RECORDS PROVIDED ->
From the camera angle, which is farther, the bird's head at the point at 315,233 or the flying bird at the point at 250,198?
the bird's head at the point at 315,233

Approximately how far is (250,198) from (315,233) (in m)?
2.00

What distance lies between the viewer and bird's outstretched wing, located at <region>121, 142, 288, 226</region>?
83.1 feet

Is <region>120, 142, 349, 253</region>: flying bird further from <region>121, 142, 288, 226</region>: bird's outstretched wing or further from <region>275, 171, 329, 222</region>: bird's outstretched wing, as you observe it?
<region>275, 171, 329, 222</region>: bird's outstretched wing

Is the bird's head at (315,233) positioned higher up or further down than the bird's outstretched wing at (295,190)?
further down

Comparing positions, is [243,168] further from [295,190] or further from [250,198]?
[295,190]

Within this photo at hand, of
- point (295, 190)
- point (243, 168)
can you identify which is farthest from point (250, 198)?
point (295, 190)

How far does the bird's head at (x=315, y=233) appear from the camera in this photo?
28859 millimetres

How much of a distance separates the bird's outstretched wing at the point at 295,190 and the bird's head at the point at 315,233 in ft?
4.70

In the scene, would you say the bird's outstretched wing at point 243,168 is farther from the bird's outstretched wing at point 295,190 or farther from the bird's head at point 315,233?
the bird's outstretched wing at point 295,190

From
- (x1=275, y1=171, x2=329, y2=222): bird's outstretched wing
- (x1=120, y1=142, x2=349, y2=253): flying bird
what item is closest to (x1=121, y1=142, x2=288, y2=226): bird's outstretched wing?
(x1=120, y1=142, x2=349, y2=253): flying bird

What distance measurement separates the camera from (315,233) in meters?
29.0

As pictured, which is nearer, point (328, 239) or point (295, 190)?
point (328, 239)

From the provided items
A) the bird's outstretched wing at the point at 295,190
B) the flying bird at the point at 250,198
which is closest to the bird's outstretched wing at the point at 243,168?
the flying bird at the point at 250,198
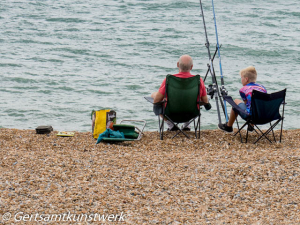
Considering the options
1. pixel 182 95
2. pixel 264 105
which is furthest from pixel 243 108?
pixel 182 95

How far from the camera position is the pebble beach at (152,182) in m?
3.40

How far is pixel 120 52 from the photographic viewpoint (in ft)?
47.7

PROBLEM TO WORK ON -> Turn all of the material above into a Markdown table with two columns, Row and Entry, giving each non-blank line a row number and leaving out blank lines and the picture.

ANSWER BELOW ->
| Row | Entry |
|---|---|
| 1 | From the camera angle, which is farther, the bird's head at the point at 315,233 or the flying bird at the point at 250,198? |
| 2 | the bird's head at the point at 315,233 |
| 3 | Approximately how far is (250,198) from (315,233) (in m)? |
| 4 | 2.00 |
| 5 | What distance lies between the viewer and bird's outstretched wing, located at <region>121, 142, 288, 226</region>? |
| 6 | 83.1 feet |
| 7 | Is <region>120, 142, 349, 253</region>: flying bird further from <region>121, 142, 288, 226</region>: bird's outstretched wing or further from <region>275, 171, 329, 222</region>: bird's outstretched wing, as you observe it? |
| 8 | <region>275, 171, 329, 222</region>: bird's outstretched wing |
| 9 | Is the bird's head at (315,233) positioned higher up or further down than the bird's outstretched wing at (295,190)? |
| 10 | further down |
| 11 | Comparing positions, is [243,168] further from [295,190] or further from [250,198]? |
| 12 | [295,190] |
| 13 | Within this photo at hand, of |
| 14 | - point (295, 190) |
| 15 | - point (243, 168) |
| 16 | can you identify which is farthest from point (250, 198)? |
| 17 | point (295, 190) |
| 18 | How far does the bird's head at (x=315, y=233) appear from the camera in this photo? |
| 19 | 28859 millimetres |
| 20 | How much of a distance separates the bird's outstretched wing at the point at 295,190 and the bird's head at the point at 315,233 in ft? |
| 21 | 4.70 |
| 22 | In the scene, would you say the bird's outstretched wing at point 243,168 is farther from the bird's outstretched wing at point 295,190 or farther from the bird's head at point 315,233? |
| 23 | the bird's outstretched wing at point 295,190 |
| 24 | From |
| 25 | - (x1=275, y1=171, x2=329, y2=222): bird's outstretched wing |
| 26 | - (x1=120, y1=142, x2=349, y2=253): flying bird |
| 27 | what item is closest to (x1=121, y1=142, x2=288, y2=226): bird's outstretched wing? |
| 28 | (x1=120, y1=142, x2=349, y2=253): flying bird |
| 29 | What distance measurement separates the camera from (315,233) in meters? |
| 30 | 29.0 |
| 31 | As pictured, which is nearer, point (328, 239) or point (295, 190)? |
| 32 | point (328, 239) |
| 33 | From the provided items |
| 34 | A) the bird's outstretched wing at the point at 295,190 |
| 35 | B) the flying bird at the point at 250,198 |
| 36 | which is closest to the bird's outstretched wing at the point at 243,168? |
| 37 | the flying bird at the point at 250,198 |
| 38 | Considering the options |
| 39 | 1. pixel 182 95 |
| 40 | 2. pixel 264 105 |
| 41 | which is furthest from pixel 243 108? |
| 42 | pixel 182 95 |
| 43 | How far from the camera position is the pebble beach at (152,182) in m? |
| 44 | 3.40 |
| 45 | How far is pixel 120 52 from the photographic viewpoint (in ft)? |
| 46 | 47.7 |